National Starch unveils Texture Center of Excellence

June 26, 2008
National Starch's Texture Center of Excellence creates opportunities to collaborate with processors in the exploration and optimization of textures for enhancing and improving food formulations.

When National Starch Food Innovation ( announced at last year’s IFT Food Expo its intent to build a “state-of-the-art Texture Center of Excellence” as a lab for developing and enhancing the company’s growing production in the field of starch-derived ingredients and texturants, it was hard to imagine the center would be one of the few such places to live up to its hype.

The company’s goal is to create opportunities to collaborate with processors in the exploration and optimization of textures for enhancing and improving food formulations. What the company terms a “clearly under-exploited dimension in food,” texture is more than mouthfeel, has greater impact than “crunch” and “snap.” As demonstrated by a solid two hours of lectures and cooking demos by James Beard Award-winner chef Wylie Dufresne, owner of wd-50 restaurant, New York, and his equally formidable pastry chef, Alex Stupak (hosted by National Starch’s own top talent and culinology team leader, Janet Carver), texture is an undeniable underpinning of taste and satisfaction.

Touring the just-opened, multimillion-dollar Texture Center of Excellence at National Starch’s Bridgewater, N.J., headquarters June 5 was an eye-opener as to just what a sincere desire to pioneer — and some intense funding — can do.

Within its mazelike compound of labs and meeting rooms, the center features a gleaming, ultra-modern/ultra-roomy preparation kitchen; sensory, consumer and focus-group testing stations; plus a computerized texture analysis lab still a few months shy of opening, as it waits for millions of dollars-worth of custom-designed, custom-built computerized analytic equipment to arrive from the U.K.

According to National Starch, the center “also aims to…address the growing demand for a range of clean-label products, which primarily consist of natural and organic ingredients.”

Specialty starches, one of the most flexible groups of functional ingredients used in foods today, can provide texture properties in nearly all food systems, ranging from low- to high-moisture foods.

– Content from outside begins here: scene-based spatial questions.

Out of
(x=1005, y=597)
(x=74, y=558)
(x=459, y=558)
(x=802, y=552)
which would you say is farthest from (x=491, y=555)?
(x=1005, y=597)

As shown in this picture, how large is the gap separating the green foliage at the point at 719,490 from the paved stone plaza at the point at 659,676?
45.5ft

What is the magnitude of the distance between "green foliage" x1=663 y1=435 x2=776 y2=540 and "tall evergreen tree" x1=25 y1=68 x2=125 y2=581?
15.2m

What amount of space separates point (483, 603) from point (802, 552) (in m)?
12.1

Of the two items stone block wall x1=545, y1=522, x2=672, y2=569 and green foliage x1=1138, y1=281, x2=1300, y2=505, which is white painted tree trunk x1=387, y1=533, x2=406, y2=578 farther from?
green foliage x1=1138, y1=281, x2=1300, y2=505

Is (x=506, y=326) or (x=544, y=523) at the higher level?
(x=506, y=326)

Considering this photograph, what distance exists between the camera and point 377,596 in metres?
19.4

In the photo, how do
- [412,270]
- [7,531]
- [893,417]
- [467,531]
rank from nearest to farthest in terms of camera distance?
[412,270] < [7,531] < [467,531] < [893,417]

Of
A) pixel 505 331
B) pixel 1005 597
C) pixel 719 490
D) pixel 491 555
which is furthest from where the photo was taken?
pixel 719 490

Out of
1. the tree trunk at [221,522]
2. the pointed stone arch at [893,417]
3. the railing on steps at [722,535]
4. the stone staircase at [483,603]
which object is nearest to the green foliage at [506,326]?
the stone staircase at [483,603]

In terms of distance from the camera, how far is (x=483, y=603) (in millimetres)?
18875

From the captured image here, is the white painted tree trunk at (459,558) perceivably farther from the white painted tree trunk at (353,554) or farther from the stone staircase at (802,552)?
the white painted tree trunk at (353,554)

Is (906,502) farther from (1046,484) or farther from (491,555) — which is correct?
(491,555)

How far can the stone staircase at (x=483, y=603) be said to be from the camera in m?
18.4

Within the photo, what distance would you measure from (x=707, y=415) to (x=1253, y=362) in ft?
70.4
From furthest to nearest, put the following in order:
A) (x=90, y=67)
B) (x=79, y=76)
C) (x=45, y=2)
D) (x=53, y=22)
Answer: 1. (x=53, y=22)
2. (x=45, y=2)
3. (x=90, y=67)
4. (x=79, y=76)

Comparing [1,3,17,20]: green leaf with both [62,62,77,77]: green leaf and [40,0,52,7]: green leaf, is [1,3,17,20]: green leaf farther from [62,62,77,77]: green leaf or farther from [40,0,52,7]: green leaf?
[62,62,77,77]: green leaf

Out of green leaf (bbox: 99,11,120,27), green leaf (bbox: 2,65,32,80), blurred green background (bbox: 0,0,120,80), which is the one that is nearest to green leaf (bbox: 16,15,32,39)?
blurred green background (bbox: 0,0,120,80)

Researchers in National’s Texture Center will delve into the understanding of nearly every starch raw material currently available.

“The Texture Center will also support National’s leadership positions in clean label/organic texturizers (Novation functional and organic starches and Homecraft flours) and functional fibers and whole grain flours (Hi-maize 5-in-1 Fiber, Nutriose soluble fiber and Hi-maize whole grain),” said Joseph Light, senior director, Customer Solutions and Product Innovation. “Clean label, fiber enrichment and whole grain are three of the fastest-growing trends in the food industry. We anticipate using our prototyping, consumer testing and pilot plant capabilities to help our customers create, scale up and introduce successful new products at a much faster pace to capitalize on these growing markets.”